Sunday, 6 February 2005

Learning Arabic

I've tried to learn some basics of Arabic for some time, in fact since I first went to the Middle East for work. I tried doing it through books first and then language software but haven't managed to go much further than شكرأ [shukran], which means thank you. Part of the problem, I think, is that I have a better visual than auditive memory. So to remember things I need to see them written. Of course, with Arabic, it meant I had to learn the alphabet first. Now, in theory, the Arabic alphabet is not that difficult to learn, it only has 28 letters. What makes it a challenge is:

  • Some letters like ب [ba] or ث [tha] only differ by the location and number of dots.
  • Letters in a word are linked together, which makes it more difficult to identify where a letter stops and the next one starts. And of course, to confuse the student even more there are some letters that don't follow this rule and can't be linked to the next letters, such as ر [ra] or و [wa]
  • Letters change shape depending on where they are in the word, in most cases a letter inside a word has a different shape than the same one at the end of a word, a bit like if you were writing with the Latin script and use lowercase letters inside the words and uppercase letters at the end of each word, such as thE quicK browN foX jumpeD oveR thE lazY sleepinG doG.
  • Vowels are not written, except for two long vowels, or are written as diacritic in children books and elaborate scripts.
  • The combination ل [lam] followed by ا [alif] is always written as a ligature, لا.
  • Finally, I nearly forgot, Arabic, of course, is written right to left.

So I've now mastered maybe half the alphabet, mainly the letters that have an obvious equivalent in English. I'm now left with all the letters that have no equivalent in English: the dark letters, such as ض [dad], and the ones that you say from the throat, such as غ [ghain]. For Western vocal chords, most of them make the Scottish ch, as in loch sound simple and easy to pronounce.
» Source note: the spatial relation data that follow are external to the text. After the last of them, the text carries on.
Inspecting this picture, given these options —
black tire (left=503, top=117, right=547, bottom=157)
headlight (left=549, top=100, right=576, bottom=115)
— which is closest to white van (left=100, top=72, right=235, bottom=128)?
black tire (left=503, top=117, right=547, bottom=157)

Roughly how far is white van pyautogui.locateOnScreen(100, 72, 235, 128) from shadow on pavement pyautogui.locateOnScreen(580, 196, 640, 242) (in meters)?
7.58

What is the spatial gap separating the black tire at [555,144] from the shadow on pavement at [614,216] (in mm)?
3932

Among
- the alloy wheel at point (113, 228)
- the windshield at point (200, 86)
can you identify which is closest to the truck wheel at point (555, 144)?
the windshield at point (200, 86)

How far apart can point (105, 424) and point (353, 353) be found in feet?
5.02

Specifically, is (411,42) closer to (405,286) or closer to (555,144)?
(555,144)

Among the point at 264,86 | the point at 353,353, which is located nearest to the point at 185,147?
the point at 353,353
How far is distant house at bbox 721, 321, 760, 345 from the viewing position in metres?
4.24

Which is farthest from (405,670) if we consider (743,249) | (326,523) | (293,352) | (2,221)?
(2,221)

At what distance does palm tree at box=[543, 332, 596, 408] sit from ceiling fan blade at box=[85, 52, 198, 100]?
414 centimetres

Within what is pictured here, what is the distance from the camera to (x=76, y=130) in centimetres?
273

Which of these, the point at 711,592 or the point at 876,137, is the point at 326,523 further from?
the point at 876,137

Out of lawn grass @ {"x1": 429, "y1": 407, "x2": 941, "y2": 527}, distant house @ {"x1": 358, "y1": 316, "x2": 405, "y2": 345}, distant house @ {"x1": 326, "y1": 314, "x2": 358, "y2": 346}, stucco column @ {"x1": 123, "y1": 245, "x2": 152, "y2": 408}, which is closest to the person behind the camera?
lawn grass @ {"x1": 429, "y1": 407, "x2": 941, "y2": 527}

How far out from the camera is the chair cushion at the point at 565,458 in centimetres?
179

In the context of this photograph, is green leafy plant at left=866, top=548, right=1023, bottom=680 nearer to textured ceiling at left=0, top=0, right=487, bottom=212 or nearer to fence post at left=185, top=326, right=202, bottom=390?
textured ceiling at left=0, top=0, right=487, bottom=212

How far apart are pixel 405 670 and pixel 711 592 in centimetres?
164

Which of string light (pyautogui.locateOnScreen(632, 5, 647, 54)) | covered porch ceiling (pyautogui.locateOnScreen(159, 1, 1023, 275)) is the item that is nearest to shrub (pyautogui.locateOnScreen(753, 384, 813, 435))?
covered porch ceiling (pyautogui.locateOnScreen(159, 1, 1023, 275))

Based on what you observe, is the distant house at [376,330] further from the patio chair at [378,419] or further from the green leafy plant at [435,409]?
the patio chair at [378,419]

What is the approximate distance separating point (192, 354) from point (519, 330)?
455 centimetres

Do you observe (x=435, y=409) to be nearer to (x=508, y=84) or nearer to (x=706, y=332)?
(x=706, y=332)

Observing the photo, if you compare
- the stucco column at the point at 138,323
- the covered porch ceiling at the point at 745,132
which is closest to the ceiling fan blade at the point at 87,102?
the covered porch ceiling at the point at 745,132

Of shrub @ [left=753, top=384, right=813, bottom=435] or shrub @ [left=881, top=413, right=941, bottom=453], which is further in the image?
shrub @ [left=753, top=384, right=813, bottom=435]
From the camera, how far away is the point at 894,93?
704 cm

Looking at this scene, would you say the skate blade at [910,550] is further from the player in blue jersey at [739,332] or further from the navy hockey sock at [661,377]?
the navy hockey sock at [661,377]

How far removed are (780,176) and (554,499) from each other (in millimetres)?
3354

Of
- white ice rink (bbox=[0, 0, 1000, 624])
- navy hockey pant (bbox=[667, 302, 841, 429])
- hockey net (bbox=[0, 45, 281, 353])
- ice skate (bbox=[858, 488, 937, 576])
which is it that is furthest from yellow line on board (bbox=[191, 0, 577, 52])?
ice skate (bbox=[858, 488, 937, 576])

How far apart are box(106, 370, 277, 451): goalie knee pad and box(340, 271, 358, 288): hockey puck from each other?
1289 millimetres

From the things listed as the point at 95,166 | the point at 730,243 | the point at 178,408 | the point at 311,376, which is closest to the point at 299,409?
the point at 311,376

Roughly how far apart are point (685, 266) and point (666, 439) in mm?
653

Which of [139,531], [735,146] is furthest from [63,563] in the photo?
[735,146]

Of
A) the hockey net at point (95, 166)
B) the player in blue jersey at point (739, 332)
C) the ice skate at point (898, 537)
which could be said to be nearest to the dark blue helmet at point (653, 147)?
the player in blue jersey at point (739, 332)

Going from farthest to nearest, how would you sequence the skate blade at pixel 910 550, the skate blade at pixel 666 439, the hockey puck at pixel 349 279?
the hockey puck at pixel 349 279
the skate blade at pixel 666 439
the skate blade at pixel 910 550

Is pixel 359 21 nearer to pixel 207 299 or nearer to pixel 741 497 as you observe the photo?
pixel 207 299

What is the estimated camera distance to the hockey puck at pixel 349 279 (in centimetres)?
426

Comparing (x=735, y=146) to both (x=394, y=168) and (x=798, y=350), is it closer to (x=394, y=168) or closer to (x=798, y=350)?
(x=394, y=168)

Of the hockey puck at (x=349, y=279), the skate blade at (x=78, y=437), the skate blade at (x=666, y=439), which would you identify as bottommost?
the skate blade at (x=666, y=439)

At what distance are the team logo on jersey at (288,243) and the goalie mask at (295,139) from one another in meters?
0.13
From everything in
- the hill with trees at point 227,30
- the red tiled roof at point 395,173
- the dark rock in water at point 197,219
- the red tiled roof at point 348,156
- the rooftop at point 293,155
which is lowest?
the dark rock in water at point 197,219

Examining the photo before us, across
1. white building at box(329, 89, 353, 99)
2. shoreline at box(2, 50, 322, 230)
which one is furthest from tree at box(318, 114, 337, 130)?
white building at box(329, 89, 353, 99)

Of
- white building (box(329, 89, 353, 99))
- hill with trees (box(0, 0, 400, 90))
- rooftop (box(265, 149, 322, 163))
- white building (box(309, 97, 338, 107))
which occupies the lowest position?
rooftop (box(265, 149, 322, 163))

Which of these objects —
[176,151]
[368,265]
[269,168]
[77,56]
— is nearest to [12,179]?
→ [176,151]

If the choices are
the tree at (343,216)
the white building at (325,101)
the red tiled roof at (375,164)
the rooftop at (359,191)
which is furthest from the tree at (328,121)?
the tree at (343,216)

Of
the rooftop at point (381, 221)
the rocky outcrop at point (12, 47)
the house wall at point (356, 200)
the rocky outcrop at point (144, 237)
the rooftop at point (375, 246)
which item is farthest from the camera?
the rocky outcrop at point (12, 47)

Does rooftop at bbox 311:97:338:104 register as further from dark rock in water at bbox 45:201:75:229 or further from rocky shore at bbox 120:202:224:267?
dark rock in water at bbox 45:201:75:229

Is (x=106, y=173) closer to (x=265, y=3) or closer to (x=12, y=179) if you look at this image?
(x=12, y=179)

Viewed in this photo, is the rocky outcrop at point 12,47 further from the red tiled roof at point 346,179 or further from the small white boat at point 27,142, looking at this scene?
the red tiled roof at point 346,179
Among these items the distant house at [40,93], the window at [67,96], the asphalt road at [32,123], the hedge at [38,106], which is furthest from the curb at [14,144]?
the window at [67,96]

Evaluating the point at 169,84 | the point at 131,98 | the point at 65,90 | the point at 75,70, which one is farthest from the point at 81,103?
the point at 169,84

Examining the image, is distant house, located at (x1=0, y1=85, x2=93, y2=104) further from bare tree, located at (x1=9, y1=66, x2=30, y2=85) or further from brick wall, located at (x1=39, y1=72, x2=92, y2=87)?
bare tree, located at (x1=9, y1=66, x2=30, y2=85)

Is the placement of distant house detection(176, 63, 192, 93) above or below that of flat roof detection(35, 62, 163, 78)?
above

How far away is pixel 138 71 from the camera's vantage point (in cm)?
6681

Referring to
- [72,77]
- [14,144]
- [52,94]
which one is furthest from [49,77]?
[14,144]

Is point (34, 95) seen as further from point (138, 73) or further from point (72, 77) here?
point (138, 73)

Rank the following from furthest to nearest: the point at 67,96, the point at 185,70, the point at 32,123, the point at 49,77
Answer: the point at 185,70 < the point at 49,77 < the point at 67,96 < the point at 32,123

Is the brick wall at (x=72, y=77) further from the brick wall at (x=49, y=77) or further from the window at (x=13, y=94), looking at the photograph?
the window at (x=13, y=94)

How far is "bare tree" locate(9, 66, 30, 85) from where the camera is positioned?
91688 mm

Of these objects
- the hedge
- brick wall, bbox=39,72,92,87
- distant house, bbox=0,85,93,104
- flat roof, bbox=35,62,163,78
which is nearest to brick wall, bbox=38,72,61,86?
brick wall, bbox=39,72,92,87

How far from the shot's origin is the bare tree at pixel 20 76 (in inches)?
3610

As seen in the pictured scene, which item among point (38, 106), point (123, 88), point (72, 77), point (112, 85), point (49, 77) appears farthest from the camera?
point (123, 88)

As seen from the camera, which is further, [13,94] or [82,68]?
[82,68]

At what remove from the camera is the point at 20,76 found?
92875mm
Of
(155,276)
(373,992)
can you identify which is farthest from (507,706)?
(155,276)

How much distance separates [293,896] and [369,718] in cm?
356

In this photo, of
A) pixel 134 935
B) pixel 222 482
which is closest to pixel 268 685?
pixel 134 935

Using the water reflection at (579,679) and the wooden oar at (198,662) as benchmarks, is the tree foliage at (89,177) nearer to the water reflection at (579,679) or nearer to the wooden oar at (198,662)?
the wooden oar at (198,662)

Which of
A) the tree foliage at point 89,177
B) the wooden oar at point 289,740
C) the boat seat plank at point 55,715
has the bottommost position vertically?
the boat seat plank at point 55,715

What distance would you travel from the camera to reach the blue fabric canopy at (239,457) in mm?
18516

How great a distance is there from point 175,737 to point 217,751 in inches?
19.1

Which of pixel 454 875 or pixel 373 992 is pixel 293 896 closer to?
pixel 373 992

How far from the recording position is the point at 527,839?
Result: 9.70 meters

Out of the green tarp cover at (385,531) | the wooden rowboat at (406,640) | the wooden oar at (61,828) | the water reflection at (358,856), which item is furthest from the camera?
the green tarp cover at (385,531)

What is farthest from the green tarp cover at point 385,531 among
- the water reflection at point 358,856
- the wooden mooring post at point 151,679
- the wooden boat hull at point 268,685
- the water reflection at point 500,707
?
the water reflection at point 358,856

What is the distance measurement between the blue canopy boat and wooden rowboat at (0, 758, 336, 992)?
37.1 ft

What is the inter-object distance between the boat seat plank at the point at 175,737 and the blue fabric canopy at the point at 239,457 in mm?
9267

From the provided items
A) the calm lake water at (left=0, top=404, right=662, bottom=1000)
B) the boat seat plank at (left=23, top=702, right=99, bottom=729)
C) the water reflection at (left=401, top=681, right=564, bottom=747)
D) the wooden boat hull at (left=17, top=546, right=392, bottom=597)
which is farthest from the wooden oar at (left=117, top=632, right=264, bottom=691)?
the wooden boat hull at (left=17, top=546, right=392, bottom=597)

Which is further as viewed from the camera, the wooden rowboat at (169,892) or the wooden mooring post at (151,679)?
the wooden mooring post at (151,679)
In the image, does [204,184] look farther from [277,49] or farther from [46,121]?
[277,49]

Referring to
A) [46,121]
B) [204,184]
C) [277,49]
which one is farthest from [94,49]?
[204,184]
So, in an attempt to improve my Arabic faster than a couple of new words every year, I recently bought yet another language software, following online recommendations. It's not cheap but I thought that if it worked, it was worth buying the Rosetta Stone package for Arabic. I tried it out on Friday evening and it looks good so far. At first sight, it is not as boring and academic as the Transparent Language equivalent and it has more depth than the EuroTalk equivalent. So we'll see. Of course the optimal solution would probably be to go and do a total immersion in Cairo or Amman and I might still do this one day. But in the meantime, I'll try my best at home, or in the office after hours, where I have a real Arabic keyboard.